Dans son deuxième recueil, le Nain, il ébauche ses thèmes principaux : une apologie de la marginalité d'abord, seule source d'autonomie réelle. Quand le nain de son histoire commence à grandir, il découvre peu à peu les vertus de son ancien état qu'il rejetait. À partir du moment où il prend un nom, Valentin, au lieu de s'appeler le nain, où il devient de la même taille que tout le monde, ses chances de vivre libre s'amenuisent : auparavant, fantasme de cirque, sur les franges de la sécurité sociale, il avait le pouvoir de rêver à d'impossibles futurs, à d'impossibles amours avec la femme serpent ; désormais, à mesure qu'il s'enferme dans le conventionnel, son avenir se rétrécit aux limites de la normalité.
"La Liste" nous fait assister à la naissance du fantastique administratif. Dans le cercle de famille où vit Noël Tournebise, ses filles sont si nombreuses qu'il est obligé d'en tenir la liste pour leur attribuer les tâches de la journée. Il suffit qu'un jour l'un des noms soit amputé sur la feuille de papier qu'il porte toujours sur lui pour qu'une de ses enfants perde toute substance sociale. Dès lors, une à une, les filles de Tournebise vont s'effilocher dans son souvenir ; parallèlement, en même temps que s'estompe leur existence légale, elles acquerront une plus grande liberté de comportement. N'est-ce pas la preuve que leur nom influait sur leur destinée ?
Avec "l'Affaire Touffard", vertigineux récit où un continuateur parodique de Sherlock Holmes, O'Dubois, s'acharne à découvrir le sanglant assassin des douze descendants d'un milliardaire en jouant avec le mot pince : pince à sucre, pince-nez, pince-monseigneur, c'est l'État qui se fait pincer pour la première fois la main dans le sac de convenances. Aymé, dans cette nouvelle délirante où brillent les feux les plus évidents de son imagination foisonnante, découvre avec une habileté démoniaque quel est le véritable assassin de l'individu ; cette identification de l'État criminel donnera prétexte, à travers ses différents recueils ultérieurs, à des enquêtes serrées sur toutes les malversations commises par ce monstre obscur et dévorateur.
Enfin, dans "Rue Saint-Sulpice", c'est d'un processus inverse à celui de "la Liste" qu'il s'agit : le clochard anonyme que rencontre un jour un marchand d'articles religieux, effrayé par sa propre liberté, est prêt à accepter le déterminisme que lui propose le hasard. En le faisant poser pour des photos de Jésus, le boutiquier de la rue Saint-Sulpice va lentement l'amener à se prendre pour le fils de Dieu. Mais le rôle est douteux ; la certitude intérieure qu'acquiert l'individu quand il choisit empiriquement une de ses vies possibles n'est pas automatiquement reconnue par les autres ; il ne suffit pas de marcher sur les eaux pour que vos semblables vous prennent pour le rédempteur.
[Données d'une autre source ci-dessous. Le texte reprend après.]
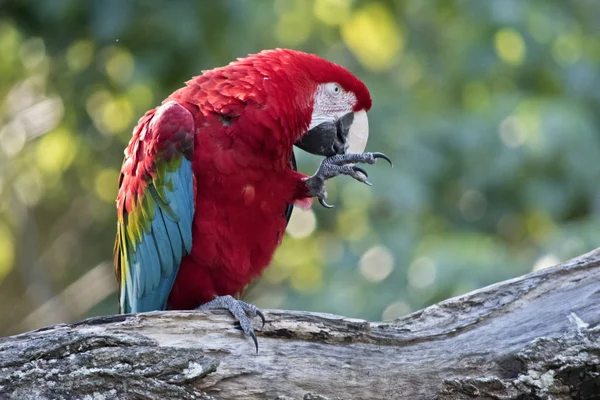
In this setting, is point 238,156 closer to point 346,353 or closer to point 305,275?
point 346,353

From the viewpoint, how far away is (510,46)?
5102 millimetres

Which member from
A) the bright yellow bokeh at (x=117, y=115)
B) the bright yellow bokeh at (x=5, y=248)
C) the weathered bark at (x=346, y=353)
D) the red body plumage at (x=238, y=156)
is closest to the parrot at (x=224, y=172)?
the red body plumage at (x=238, y=156)

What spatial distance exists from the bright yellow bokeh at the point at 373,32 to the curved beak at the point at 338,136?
238cm

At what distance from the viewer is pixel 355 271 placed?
4.29m

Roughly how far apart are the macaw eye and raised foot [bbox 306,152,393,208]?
0.22m

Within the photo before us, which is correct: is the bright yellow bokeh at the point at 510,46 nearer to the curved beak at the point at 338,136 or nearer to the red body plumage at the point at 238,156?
the curved beak at the point at 338,136

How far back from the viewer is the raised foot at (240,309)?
2.08 metres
Dès lors, parallèlement à son œuvre de romancier, puis de dramaturge, Marcel Aymé va se livrer avec une faconde extraordinaire à de subtiles variations sur ces thèmes de base : les pouvoirs de la marginalité, la pression de l'État, la recherche de l'identité, les virtualités de l'individu, dans trois recueils de nouvelles qui constituent certainement une des œuvres majeures du fantastique de la première moitié du xxe siècle, Derrière chez Martin, le Passe-muraille et le Vin de Paris. Que ce soit ce romancier tellement concerné par ses personnages qu'il ne peut les amener à vivre ou à mourir que s'ils le désirent ; ce village où tout le monde est double, même les cocus, ce qui ne facilite pas les relations sexuelles ; ce grand homme qui finit par oublier son passé en contemplant sa statue dans un parc public ; ce malheureux à qui Dieu donne malencontreusement une auréole qu'il est obligé d'assumer dans la vie courante, jusqu'à la lie ; ce condamné à mort qui préfère redevenir enfant plutôt que de passer sous les bois ; ou bien ces Sabines qui se multiplient à travers le monde, à la conquête de nouveaux amants, et qui tâtent de la difficulté d'être infini ; ou enfin ce percepteur qui, par conscience professionnelle, finit par donner sa femme à l'État, toutes ces histoires sont prétexte à s'amuser avec les mots, avec les gens, avec le destin afin d'en tirer un feu d'artifice où le réel est systématiquement mis en question, où les mœurs administratives sont le jouet d'aberrations inquiétantes, où l'individu soumis aux lois absurdes de la société tente de s'en évader par l'humour ou l'imaginaire. Même si ses tentatives de déjouer le quotidien ne se soldent pas toujours par des réussites au niveau de ses héros, les pétards que Marcel Aymé aura glissés sous le cul du conformisme resteront en bonne place dans le manuel des farces et attrapes.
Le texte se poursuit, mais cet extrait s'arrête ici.